Cultivation and quantitative proteomic analyses of acidophilic microbial communities
- PMID: 20033068
- DOI: 10.1038/ismej.2009.139
Cultivation and quantitative proteomic analyses of acidophilic microbial communities
Abstract
Acid mine drainage (AMD), an extreme environment characterized by low pH and high metal concentrations, can support dense acidophilic microbial biofilm communities that rely on chemoautotrophic production based on iron oxidation. Field determined production rates indicate that, despite the extreme conditions, these communities are sufficiently well adapted to their habitats to achieve primary production rates comparable to those of microbial communities occurring in some non-extreme environments. To enable laboratory studies of growth, production and ecology of AMD microbial communities, a culturing system was designed to reproduce natural biofilms, including organisms recalcitrant to cultivation. A comprehensive metabolic labeling-based quantitative proteomic analysis was used to verify that natural and laboratory communities were comparable at the functional level. Results confirmed that the composition and core metabolic activities of laboratory-grown communities were similar to a natural community, including the presence of active, low abundance bacteria and archaea that have not yet been isolated.

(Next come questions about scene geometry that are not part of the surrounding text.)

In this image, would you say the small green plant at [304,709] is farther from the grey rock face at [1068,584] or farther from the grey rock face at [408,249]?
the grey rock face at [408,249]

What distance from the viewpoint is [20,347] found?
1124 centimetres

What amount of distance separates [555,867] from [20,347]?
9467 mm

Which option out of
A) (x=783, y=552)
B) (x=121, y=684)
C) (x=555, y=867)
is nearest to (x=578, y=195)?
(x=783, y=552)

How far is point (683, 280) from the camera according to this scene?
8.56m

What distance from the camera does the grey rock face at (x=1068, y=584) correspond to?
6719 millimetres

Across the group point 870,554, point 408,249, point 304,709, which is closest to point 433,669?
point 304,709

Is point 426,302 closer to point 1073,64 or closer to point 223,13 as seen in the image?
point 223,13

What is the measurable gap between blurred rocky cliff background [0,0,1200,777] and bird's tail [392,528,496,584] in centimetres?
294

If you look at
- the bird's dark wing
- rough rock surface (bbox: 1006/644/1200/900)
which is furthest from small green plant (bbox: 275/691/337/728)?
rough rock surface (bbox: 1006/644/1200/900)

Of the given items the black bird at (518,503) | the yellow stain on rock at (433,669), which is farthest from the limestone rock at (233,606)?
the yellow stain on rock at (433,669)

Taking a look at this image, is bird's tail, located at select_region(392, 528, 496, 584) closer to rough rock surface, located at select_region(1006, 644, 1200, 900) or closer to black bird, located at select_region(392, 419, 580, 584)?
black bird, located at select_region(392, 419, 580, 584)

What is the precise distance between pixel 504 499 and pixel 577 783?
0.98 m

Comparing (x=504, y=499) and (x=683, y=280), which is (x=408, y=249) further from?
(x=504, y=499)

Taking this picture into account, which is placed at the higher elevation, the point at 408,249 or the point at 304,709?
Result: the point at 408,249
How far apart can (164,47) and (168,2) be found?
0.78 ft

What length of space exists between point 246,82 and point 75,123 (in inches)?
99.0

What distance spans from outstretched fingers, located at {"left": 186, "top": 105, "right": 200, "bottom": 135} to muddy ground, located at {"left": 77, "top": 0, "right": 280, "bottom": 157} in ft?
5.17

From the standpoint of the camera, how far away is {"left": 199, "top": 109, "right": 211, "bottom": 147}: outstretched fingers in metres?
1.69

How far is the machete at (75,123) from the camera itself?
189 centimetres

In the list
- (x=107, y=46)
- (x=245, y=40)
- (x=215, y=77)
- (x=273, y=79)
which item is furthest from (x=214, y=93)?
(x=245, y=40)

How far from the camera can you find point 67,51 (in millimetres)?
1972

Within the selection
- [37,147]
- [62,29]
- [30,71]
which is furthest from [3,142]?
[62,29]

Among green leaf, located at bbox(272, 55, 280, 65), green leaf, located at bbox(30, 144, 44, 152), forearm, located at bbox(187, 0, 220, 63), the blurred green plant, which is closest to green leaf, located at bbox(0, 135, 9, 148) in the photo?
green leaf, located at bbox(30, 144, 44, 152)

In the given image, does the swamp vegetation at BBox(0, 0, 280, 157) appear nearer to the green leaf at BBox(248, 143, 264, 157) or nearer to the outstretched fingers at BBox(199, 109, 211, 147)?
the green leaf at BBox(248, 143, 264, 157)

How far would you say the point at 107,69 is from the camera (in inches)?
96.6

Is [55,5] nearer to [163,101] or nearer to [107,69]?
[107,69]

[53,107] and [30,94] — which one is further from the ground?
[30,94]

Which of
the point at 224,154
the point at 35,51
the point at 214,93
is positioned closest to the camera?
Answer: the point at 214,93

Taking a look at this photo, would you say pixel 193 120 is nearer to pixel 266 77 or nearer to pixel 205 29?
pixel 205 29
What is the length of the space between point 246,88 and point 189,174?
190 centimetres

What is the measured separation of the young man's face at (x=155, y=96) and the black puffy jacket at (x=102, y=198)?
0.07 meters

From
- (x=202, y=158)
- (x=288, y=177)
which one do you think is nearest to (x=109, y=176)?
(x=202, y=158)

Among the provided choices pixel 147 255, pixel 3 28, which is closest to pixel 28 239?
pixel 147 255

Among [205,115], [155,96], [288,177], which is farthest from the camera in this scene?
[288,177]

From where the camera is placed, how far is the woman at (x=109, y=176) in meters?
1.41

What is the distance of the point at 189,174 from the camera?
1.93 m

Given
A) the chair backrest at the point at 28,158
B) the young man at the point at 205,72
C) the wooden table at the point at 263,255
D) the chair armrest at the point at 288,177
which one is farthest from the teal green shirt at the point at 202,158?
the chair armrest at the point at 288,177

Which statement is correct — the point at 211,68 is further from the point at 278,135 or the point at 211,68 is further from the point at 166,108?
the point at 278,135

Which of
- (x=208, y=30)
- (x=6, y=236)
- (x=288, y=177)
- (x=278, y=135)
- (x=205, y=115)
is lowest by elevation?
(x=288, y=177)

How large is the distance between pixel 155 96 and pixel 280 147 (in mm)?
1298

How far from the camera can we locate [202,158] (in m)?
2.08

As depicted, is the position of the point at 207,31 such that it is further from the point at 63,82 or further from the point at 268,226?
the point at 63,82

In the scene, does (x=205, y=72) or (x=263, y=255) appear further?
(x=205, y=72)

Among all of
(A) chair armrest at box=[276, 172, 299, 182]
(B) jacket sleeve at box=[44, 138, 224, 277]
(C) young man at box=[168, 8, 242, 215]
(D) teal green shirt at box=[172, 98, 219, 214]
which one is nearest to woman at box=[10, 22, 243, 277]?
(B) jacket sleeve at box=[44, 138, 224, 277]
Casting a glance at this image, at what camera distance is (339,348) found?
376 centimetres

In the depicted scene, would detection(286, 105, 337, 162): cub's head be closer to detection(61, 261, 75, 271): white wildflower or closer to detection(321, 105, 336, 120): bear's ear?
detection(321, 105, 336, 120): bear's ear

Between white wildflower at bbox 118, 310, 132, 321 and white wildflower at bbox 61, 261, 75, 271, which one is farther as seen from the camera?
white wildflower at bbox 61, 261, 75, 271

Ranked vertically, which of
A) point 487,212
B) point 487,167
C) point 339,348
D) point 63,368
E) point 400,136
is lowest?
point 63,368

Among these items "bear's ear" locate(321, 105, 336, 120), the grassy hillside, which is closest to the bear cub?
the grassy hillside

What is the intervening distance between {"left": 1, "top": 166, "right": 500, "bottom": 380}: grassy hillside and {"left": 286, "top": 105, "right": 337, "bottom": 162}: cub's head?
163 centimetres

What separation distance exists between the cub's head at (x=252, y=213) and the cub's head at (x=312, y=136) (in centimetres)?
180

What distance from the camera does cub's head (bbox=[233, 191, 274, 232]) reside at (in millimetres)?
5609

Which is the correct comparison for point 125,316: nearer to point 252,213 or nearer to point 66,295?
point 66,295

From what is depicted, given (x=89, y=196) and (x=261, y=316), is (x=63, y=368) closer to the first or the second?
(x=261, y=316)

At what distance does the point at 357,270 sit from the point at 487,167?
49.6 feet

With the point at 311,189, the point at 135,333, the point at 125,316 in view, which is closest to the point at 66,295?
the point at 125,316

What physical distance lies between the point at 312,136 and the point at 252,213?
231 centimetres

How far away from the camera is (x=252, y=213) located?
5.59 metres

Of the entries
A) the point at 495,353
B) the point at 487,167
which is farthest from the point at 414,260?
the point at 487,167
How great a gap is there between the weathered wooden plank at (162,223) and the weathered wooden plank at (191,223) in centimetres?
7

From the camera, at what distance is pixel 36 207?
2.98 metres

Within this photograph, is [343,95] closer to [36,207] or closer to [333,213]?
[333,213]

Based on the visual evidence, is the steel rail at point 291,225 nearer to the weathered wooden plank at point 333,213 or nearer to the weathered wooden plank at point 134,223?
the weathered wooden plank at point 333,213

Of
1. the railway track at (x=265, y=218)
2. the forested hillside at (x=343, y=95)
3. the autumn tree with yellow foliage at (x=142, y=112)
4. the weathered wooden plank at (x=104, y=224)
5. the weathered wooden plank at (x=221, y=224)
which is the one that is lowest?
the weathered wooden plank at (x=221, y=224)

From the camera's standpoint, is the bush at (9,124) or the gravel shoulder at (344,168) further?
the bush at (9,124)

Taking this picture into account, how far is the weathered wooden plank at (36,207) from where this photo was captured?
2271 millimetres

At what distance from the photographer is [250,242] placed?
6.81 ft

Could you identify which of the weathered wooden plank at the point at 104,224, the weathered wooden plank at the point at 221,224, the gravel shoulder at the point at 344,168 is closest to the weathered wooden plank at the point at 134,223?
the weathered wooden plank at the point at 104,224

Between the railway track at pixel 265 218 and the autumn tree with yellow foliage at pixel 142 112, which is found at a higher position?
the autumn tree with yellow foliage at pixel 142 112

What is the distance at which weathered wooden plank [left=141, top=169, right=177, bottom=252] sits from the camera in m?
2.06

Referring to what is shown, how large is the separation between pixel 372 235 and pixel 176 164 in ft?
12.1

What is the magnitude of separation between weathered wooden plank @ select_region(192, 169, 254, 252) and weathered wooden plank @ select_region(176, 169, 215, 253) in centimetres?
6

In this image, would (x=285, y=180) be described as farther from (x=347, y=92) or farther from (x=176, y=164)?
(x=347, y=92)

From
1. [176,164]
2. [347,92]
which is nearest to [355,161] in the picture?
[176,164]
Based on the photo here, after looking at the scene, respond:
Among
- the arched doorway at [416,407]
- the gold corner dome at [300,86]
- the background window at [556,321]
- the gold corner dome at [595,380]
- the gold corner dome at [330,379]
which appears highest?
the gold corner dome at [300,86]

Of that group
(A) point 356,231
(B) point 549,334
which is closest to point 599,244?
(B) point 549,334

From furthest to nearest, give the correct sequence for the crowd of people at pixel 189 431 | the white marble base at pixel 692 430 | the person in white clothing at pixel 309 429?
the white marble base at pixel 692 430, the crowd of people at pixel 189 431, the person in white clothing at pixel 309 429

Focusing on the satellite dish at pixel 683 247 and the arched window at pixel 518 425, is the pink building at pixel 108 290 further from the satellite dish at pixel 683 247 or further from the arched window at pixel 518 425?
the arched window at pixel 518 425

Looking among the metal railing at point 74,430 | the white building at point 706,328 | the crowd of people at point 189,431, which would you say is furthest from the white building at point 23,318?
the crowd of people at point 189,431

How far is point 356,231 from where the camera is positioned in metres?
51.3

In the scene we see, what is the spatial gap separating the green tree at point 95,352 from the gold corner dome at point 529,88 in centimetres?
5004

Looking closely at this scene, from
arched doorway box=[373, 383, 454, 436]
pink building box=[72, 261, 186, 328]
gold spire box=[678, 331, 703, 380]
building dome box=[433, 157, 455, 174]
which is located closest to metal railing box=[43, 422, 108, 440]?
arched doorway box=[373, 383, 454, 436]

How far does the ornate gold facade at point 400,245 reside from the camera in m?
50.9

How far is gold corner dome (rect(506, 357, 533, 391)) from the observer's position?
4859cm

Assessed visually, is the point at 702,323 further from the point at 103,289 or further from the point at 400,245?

However, laboratory growth rates were slow compared with natural communities, and this correlated with increased abundance of stress response proteins for the dominant bacteria in laboratory communities. Modification of cultivation conditions reduced the abundance of stress response proteins and increased laboratory community growth rates. The research presented here represents the first description of the application of a metabolic labeling-based quantitative proteomic analysis at the community level and resulted in a model microbial community system ideal for testing physiological and ecological hypotheses.